#### 原文:
• • • • • • •
生成AIの開発も加速、2024年度には商用版をリリースへ

 日本電気株式会社(以下、NEC)の森田隆之社長兼CEOが合同インタビューに応じ、2025中期経営計画の進捗状況などについて説明した。

 森田社長兼CEOは、「甘いと言われるかもしれないが、折り返し点までは、ぎりぎり及第点をもらえる範囲で進捗していると考えている。赤信号がともっている状況ではない」と、現時点までの2025中期経営計画の成果を総括するとともに、「2023年は変革の年であり、日本語に最適化した軽量生成AIの開発や、社内の基幹システムの刷新といった新たな取り組みに挑み、目に見える構造改革ができた1年であった。今後は、グローバルでの位置づけを明確にすることになる」との考えを示した。
• • • • • • •
#### データ記録:
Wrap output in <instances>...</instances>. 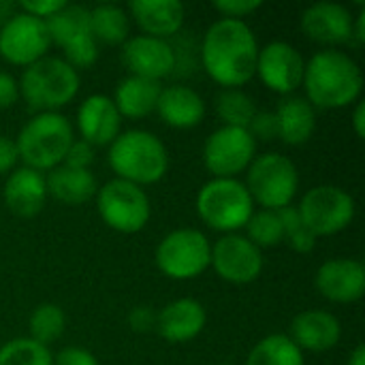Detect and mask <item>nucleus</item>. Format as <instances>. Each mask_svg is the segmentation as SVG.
• • • • • • •
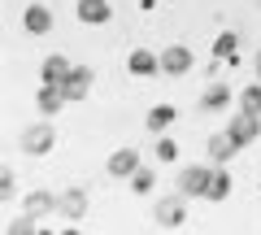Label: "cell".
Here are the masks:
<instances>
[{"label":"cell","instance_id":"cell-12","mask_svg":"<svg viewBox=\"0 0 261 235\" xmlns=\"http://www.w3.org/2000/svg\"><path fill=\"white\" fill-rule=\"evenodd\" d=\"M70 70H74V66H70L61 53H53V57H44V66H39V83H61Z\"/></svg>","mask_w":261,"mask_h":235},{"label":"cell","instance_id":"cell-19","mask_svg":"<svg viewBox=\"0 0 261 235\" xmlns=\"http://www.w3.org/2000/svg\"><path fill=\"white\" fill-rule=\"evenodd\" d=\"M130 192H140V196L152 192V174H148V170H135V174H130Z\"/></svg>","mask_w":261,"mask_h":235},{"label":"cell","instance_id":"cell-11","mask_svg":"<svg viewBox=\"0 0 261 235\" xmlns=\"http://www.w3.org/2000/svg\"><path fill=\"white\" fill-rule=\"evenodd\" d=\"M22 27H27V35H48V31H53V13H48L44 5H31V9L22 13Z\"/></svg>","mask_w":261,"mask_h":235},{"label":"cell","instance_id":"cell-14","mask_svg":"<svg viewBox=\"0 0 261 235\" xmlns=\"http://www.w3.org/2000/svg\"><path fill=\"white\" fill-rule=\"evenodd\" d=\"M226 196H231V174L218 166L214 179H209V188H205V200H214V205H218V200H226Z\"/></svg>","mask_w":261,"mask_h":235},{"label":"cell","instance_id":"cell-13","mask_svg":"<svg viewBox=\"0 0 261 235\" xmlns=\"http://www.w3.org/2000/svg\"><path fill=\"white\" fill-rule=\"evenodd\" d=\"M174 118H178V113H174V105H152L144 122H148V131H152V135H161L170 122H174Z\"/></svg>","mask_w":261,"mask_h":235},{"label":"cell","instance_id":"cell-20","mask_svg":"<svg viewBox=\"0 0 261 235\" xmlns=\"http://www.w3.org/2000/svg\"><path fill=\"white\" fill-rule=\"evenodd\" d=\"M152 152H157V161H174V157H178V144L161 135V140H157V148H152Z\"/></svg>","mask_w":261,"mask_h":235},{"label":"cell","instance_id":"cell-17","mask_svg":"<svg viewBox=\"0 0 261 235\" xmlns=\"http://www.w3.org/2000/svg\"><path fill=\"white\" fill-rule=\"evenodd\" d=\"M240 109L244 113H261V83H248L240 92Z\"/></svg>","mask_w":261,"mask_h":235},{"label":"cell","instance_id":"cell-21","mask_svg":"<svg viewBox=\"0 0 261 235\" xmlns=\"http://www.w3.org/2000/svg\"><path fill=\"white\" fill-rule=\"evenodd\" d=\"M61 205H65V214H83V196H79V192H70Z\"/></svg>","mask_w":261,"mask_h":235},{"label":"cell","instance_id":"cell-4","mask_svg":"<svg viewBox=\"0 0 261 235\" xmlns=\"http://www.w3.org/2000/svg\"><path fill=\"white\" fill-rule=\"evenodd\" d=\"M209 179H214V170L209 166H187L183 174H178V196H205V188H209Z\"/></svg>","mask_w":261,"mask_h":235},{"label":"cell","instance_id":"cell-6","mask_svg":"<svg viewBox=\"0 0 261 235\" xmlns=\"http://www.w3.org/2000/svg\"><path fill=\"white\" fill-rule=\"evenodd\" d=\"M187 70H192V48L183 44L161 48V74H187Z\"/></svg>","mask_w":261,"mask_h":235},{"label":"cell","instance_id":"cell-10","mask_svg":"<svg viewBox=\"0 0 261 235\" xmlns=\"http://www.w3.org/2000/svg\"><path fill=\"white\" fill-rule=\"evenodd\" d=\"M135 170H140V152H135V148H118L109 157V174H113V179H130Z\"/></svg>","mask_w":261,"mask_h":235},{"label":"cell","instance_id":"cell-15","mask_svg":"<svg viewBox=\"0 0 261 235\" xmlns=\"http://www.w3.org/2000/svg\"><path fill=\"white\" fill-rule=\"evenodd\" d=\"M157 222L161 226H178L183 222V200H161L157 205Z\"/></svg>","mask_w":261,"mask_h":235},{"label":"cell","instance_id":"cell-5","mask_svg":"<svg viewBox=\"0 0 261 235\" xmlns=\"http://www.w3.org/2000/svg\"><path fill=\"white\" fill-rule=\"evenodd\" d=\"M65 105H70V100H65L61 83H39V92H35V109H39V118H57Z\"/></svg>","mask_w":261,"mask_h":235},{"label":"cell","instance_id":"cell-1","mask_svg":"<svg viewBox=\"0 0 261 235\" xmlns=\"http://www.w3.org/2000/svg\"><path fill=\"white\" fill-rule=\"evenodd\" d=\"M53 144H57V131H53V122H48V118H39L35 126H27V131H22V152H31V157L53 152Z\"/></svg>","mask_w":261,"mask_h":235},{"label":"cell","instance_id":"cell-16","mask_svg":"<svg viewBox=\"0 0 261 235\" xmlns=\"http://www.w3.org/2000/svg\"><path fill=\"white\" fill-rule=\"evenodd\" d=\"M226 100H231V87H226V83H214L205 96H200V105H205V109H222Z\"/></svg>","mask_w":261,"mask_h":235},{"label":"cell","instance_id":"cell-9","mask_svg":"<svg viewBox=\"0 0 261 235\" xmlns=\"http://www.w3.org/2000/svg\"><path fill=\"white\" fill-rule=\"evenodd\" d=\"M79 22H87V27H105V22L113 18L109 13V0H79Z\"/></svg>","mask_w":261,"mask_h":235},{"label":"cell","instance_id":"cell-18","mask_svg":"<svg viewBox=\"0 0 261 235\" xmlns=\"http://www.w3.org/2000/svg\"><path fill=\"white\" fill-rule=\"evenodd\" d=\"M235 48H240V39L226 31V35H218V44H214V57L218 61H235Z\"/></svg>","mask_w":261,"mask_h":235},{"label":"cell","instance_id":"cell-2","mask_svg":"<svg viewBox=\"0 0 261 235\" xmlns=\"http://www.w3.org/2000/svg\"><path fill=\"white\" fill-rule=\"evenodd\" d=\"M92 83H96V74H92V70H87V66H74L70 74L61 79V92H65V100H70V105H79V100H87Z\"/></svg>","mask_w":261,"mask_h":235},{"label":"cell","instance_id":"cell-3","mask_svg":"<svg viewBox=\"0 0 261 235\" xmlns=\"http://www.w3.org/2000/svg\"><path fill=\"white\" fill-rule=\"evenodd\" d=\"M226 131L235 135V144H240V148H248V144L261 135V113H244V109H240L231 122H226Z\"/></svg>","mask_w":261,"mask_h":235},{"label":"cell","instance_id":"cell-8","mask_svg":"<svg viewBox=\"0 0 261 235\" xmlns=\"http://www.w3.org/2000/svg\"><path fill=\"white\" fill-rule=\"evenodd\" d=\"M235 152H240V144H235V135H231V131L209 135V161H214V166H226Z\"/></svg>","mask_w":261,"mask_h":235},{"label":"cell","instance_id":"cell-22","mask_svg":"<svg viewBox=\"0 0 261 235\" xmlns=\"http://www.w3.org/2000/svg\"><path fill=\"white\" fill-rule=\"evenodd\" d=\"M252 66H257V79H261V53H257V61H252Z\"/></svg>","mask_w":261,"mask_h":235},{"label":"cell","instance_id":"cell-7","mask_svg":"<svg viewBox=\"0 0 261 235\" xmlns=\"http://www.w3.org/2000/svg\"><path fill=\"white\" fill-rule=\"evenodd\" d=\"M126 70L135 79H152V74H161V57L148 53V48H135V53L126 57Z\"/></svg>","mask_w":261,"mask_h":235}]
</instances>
• • • • • • •
#### 作業内容:
**A.** 原文によると、森田社長兼CEOは2023年をどのような年であったと述べていますか。
**B.** 原文のうち、「生成AIの開発も加速、2024年度には商用版をリリースへ」で始まり「とになる」との考えを示した。」で終わる部分を、両端の語句も含めて正確に書き写してください。

#### 解答:
**A.** 変革の年であったと述べています。

**B.**
生成AIの開発も加速、2024年度には商用版をリリースへ

 日本電気株式会社(以下、NEC)の森田隆之社長兼CEOが合同インタビューに応じ、2025中期経営計画の進捗状況などについて説明した。

 森田社長兼CEOは、「甘いと言われるかもしれないが、折り返し点までは、ぎりぎり及第点をもらえる範囲で進捗していると考えている。赤信号がともっている状況ではない」と、現時点までの2025中期経営計画の成果を総括するとともに、「2023年は変革の年であり、日本語に最適化した軽量生成AIの開発や、社内の基幹システムの刷新といった新たな取り組みに挑み、目に見える構造改革ができた1年であった。今後は、グローバルでの位置づけを明確にすることになる」との考えを示した。